[Text passage]:
■ ■ ■ ■ ■ ■ ■
Our initial test subject, JC Priestman, arrived at the clinic today for pre-trial screening.

Wanderlust Deficit Disorder

June 20, 2008

MEMO #2008-06-20_032

To: Dr. willpap

From: Dr. johncraigfreeman

Re: Wanderlust Deficit Disorder

This is an internal memo intended for your eyes only. Please keep its contents confidential.

Given the disastrous results of the latest mice trials, the parent company and our investors have recommended a change of course in our research. They have asked us to consider redeveloping VF to target the lucrative recreational pharmaceutical market. In order to do this successfully, a malady must be identified, or created as the case may be, which VF can be reasonably seen to remedy.

After careful consideration. I propose that we focus on Wanderlust Deficit Disorder (WDD). We know that VF has shown promise in getting even the most flaccid internet addicts up and active, even if that activity is aimless or misdirected.

Internet Addiction

The parent company’s marketing department and our lobby consulting team agree that WDD could constitute a sizable market in coming years.

We have been asked to indicate this change of direction by changing the appearance of VF to include a more “happy-go-lucky” color scheme and sexier graphics.

Hippies Congregate at VF Clinic

May 28, 2008

Dr. Pomer, Dr. Fremont ask that I forward this very important memorandum to you as soon as possible. Please keep its contents confidential. JCF.
■ ■ ■ ■ ■ ■ ■
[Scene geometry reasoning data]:
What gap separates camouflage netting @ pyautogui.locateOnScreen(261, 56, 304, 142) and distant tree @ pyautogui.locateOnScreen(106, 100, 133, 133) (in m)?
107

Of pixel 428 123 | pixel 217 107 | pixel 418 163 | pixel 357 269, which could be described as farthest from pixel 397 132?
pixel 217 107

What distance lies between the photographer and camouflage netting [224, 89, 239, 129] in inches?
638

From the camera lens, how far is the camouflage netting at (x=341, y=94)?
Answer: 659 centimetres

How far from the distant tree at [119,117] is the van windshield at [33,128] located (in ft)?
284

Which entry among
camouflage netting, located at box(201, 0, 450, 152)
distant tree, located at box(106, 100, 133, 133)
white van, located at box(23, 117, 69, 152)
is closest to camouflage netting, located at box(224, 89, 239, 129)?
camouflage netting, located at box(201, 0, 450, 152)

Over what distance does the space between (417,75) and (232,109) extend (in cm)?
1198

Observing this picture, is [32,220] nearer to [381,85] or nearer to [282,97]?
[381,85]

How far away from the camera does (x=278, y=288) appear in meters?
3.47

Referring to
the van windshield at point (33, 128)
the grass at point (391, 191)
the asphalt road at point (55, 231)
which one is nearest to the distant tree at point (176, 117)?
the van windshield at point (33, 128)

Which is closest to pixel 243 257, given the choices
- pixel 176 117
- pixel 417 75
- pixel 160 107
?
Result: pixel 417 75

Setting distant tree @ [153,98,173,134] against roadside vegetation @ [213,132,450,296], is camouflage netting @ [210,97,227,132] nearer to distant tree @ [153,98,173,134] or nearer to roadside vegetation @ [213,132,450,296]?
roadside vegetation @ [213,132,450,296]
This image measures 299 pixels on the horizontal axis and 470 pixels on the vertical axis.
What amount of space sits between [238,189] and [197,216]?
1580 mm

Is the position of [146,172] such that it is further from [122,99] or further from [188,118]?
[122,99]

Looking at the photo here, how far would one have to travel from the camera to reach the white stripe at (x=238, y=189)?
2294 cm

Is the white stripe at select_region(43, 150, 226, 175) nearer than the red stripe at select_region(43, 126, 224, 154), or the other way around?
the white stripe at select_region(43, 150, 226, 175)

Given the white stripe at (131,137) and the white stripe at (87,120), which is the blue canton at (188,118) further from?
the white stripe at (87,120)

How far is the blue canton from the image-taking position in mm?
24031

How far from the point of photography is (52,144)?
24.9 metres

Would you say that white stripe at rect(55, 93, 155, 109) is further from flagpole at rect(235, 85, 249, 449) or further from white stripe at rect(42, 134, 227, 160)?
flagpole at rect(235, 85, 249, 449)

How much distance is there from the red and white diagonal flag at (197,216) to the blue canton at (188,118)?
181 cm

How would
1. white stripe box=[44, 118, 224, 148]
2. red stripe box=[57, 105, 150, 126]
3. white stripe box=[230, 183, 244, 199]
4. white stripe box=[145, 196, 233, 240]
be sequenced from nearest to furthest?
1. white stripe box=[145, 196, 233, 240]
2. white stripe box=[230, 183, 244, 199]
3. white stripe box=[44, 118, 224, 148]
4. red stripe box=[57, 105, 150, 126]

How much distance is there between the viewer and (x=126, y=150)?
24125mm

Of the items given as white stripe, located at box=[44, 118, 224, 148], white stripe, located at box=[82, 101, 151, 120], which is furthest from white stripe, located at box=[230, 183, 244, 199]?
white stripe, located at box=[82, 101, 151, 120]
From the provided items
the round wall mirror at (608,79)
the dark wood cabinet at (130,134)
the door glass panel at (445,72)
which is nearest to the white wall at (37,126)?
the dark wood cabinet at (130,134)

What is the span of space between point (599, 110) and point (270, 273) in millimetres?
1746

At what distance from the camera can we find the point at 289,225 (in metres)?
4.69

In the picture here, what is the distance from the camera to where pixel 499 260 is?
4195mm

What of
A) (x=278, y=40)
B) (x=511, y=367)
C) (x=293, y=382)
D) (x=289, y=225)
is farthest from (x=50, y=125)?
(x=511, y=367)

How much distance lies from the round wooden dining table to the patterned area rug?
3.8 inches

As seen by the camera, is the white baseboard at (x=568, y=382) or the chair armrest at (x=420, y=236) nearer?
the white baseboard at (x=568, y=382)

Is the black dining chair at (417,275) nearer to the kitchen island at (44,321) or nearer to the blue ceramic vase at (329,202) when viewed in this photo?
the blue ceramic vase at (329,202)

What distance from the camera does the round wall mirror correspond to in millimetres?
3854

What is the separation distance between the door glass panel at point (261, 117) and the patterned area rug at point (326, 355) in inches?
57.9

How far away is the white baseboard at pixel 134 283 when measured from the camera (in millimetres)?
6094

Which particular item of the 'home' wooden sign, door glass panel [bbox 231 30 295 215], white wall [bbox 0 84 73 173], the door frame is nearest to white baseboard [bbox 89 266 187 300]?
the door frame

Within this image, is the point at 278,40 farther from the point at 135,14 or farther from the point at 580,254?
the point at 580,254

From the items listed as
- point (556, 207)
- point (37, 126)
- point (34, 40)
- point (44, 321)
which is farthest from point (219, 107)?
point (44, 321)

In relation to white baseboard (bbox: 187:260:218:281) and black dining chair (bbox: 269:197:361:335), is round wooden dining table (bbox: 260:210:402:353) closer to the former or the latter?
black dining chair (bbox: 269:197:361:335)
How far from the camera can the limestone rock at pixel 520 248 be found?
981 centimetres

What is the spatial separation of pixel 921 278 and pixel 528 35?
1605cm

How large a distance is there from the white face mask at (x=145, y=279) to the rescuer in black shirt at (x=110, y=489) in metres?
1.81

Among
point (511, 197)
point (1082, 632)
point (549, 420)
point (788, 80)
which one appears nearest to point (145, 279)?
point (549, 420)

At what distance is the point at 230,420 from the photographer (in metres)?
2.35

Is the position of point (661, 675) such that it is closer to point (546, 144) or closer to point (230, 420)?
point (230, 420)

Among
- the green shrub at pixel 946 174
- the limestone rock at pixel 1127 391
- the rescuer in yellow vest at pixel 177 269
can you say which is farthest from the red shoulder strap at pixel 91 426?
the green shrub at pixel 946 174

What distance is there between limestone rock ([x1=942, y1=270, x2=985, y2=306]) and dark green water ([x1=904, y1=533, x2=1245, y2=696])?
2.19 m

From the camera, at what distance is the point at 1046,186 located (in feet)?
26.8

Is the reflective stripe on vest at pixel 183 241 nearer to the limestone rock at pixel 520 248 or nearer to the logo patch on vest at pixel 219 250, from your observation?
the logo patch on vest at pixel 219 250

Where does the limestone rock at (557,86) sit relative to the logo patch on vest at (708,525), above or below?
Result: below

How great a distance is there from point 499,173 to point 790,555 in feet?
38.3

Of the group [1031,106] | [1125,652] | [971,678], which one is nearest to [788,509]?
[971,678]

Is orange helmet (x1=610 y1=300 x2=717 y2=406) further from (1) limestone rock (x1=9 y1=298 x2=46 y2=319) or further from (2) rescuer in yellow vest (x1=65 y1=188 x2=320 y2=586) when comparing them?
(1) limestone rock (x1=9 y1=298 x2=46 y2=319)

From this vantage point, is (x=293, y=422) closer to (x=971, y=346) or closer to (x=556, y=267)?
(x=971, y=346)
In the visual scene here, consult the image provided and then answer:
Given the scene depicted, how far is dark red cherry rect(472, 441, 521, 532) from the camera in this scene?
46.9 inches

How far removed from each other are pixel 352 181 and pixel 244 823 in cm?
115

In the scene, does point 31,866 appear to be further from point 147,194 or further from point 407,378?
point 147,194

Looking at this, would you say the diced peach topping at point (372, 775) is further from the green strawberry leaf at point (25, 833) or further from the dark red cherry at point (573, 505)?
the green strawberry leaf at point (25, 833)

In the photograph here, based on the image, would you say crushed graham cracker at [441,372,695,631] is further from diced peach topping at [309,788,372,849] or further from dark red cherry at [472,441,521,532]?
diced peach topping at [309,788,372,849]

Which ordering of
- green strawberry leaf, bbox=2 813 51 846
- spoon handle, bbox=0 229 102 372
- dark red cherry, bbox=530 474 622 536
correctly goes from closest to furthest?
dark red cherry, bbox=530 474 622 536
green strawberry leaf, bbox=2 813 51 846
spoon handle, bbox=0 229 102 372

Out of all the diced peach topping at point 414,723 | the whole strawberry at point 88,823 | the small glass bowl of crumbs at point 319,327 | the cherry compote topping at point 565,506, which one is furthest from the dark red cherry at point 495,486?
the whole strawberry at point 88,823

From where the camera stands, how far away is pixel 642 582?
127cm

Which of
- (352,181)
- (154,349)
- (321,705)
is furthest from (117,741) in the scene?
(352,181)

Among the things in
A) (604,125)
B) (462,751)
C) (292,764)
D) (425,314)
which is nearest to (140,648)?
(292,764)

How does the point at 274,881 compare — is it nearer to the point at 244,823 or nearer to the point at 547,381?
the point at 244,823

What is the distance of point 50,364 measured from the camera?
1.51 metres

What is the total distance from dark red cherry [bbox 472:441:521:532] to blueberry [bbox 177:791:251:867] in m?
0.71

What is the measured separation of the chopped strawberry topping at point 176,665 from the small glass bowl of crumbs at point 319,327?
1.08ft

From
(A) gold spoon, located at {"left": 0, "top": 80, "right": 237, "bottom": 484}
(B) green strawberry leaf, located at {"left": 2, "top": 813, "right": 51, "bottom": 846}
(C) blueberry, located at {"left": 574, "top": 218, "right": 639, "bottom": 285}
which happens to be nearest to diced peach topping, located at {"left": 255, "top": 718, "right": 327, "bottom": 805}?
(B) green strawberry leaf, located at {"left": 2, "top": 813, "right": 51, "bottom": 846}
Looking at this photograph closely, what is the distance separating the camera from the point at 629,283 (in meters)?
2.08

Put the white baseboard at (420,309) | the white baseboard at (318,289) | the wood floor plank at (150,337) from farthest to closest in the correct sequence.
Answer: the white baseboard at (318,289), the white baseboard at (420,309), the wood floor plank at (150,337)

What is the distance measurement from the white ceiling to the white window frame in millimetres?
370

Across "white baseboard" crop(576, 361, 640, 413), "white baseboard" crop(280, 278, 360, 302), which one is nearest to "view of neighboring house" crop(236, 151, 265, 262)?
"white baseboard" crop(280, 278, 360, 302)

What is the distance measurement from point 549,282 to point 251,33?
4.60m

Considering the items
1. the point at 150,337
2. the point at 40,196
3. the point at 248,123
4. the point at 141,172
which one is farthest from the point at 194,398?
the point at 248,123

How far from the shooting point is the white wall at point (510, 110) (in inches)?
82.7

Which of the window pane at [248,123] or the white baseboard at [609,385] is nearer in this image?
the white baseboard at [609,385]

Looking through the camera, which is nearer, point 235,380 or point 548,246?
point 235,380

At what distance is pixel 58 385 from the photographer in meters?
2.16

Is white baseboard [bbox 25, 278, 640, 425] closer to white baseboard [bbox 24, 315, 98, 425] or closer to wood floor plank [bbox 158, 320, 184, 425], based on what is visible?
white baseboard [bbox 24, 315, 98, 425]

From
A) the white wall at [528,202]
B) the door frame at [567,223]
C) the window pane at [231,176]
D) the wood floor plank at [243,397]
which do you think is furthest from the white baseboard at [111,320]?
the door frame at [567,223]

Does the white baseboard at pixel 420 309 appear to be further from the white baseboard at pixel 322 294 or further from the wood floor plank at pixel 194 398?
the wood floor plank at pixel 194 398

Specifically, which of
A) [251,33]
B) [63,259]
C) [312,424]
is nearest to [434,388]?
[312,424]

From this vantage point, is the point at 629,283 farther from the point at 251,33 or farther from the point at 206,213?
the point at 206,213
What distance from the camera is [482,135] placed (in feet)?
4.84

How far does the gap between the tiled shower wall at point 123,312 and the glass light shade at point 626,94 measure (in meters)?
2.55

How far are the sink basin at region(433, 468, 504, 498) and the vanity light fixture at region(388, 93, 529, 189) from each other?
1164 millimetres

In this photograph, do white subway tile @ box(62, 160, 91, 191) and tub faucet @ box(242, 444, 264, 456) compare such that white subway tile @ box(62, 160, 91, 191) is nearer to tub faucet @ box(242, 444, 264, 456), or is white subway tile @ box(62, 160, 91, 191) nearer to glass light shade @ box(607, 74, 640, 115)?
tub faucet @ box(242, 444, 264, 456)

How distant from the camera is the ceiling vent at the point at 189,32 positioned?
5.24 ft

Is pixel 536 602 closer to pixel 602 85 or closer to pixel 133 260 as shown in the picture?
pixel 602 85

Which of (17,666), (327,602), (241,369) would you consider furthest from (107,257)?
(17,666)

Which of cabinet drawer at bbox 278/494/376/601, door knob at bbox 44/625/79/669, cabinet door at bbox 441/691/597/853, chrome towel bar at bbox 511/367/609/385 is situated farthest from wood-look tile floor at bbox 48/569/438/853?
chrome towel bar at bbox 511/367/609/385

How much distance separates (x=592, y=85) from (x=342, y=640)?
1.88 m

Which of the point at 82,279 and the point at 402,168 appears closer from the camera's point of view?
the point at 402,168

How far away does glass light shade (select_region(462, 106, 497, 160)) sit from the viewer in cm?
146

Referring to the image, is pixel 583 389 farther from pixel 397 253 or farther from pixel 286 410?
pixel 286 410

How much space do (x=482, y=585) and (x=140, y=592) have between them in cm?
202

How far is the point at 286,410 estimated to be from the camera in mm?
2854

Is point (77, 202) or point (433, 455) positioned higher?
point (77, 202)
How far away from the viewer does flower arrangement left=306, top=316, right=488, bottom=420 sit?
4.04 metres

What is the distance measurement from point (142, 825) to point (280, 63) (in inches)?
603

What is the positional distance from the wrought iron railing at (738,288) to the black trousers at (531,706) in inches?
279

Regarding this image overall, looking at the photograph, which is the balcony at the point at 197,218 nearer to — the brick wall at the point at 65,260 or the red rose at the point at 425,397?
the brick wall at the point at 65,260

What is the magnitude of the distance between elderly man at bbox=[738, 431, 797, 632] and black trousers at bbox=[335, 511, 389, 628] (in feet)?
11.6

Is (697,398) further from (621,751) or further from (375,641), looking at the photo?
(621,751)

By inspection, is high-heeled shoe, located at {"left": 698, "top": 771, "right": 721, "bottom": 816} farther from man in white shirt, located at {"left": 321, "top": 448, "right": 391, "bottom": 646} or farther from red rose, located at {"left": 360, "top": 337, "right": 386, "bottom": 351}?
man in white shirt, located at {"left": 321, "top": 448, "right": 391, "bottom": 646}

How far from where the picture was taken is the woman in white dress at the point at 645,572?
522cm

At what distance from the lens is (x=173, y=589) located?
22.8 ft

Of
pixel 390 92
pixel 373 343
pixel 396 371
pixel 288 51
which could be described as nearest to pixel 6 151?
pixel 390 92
■ ■ ■ ■ ■ ■ ■
[Exercise brief]:
Write out the part of the Wanderlust Deficit Disorder text starting at "Given the disastrous results of" and ending at "in coming years.".

[The completed task]:
Given the disastrous results of the latest mice trials, the parent company and our investors have recommended a change of course in our research. They have asked us to consider redeveloping VF to target the lucrative recreational pharmaceutical market. In order to do this successfully, a malady must be identified, or created as the case may be, which VF can be reasonably seen to remedy.

After careful consideration. I propose that we focus on Wanderlust Deficit Disorder (WDD). We know that VF has shown promise in getting even the most flaccid internet addicts up and active, even if that activity is aimless or misdirected.

Internet Addiction

The parent company’s marketing department and our lobby consulting team agree that WDD could constitute a sizable market in coming years.